18606 entry daha
  • - geçen yıl ligde tüm sezon 22 gol atmış, şu anda 21 golde.

    - kritik maçlarda sadece feneri boş geçti ( beşiktaş ın kendi kalesine attığı golde eleman top icardi ye gelmesin diye müdahale etmeye çalışırken attı kendi kalesine, icardi ye yazıyorum bu sebeple), o maçta da kafa göz daldılar, neredeyse pekmezi akıyordu. (fenerbahçe nin 50 sn de gol yediği kupa komedisini saymıyorum)
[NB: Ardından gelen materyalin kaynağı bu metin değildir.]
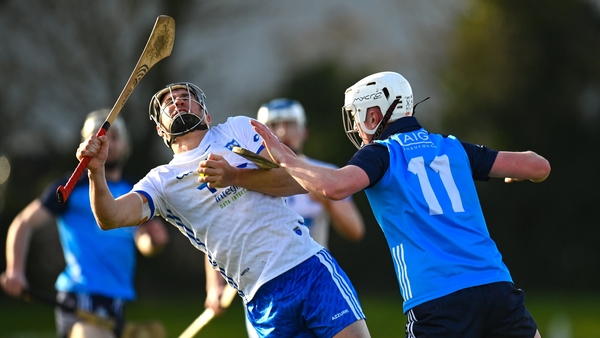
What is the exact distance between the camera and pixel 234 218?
4332 mm

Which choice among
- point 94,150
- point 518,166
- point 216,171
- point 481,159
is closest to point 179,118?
point 216,171

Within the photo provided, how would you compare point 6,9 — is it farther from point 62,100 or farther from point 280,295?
point 280,295

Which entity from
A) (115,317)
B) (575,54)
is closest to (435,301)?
(115,317)

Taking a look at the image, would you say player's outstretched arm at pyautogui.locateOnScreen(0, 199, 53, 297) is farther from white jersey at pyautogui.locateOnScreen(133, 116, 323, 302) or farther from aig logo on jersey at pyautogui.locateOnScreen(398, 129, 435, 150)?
aig logo on jersey at pyautogui.locateOnScreen(398, 129, 435, 150)

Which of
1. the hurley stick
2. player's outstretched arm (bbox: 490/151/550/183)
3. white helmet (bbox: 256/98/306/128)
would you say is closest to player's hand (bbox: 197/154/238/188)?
the hurley stick

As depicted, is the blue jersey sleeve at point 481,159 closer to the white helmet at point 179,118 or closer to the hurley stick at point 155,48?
the white helmet at point 179,118

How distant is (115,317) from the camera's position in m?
6.31

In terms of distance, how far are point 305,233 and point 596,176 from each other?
13.5 m

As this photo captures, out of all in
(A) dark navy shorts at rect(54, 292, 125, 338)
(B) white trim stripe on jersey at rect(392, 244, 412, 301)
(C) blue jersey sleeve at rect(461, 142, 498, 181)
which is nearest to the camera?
(B) white trim stripe on jersey at rect(392, 244, 412, 301)

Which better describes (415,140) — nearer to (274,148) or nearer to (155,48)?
(274,148)

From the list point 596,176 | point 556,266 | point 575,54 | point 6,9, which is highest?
point 6,9

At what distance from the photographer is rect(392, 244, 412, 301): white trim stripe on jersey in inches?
157

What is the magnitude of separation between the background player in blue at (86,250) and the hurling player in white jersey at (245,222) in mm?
1933

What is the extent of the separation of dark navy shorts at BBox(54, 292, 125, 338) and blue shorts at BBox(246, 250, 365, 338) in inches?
86.8
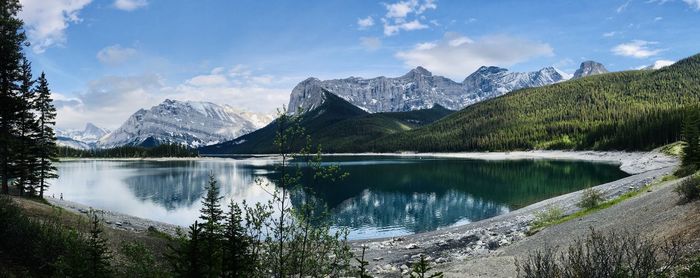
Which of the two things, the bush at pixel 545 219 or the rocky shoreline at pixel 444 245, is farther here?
the bush at pixel 545 219

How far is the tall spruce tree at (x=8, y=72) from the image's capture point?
25422 millimetres

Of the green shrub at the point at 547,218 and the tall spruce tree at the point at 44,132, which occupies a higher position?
the tall spruce tree at the point at 44,132

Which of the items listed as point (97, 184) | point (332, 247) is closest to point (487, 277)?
point (332, 247)

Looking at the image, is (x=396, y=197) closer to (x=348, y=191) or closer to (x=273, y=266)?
(x=348, y=191)

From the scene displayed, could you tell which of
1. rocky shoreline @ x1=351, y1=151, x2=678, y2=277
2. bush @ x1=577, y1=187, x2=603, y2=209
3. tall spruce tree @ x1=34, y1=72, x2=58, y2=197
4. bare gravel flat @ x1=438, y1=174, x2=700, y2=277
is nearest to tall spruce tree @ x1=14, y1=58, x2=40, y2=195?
tall spruce tree @ x1=34, y1=72, x2=58, y2=197

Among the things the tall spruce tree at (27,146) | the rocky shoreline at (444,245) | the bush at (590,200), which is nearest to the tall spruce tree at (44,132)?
the tall spruce tree at (27,146)

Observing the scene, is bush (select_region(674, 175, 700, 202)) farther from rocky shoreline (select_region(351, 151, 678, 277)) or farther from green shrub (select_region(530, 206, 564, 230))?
green shrub (select_region(530, 206, 564, 230))

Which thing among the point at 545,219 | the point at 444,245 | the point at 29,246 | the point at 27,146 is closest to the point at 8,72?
the point at 27,146

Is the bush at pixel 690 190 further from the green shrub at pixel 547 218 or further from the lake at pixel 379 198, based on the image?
the lake at pixel 379 198

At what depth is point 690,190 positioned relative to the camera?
2469 centimetres

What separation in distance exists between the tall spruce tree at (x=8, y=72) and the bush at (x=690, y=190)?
39.2 metres

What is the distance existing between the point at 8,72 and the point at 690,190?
61481 millimetres

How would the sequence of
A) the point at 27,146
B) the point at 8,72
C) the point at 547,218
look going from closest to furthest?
1. the point at 547,218
2. the point at 8,72
3. the point at 27,146

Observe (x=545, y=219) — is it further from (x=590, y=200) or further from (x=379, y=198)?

    - geçen yıl yapmadığı kadar orta sahaya destek oluyor, istatistikleri bulamadım ama kesinlikle maç başı kat ettiği ortalama mesafe daha fazladır bu sene.

    - avrupa kupası maçları yüzünden geçen yıl yapmadığı kadar fazla maç yaptı, çok kritik goller attı.

    - sakat sakat oynamasını hiç saymıyorum.

    özetle;

    - kilo fazlası var mı bilmiyorum ama performans olarak geçen yılın üzerine koymuş durumda.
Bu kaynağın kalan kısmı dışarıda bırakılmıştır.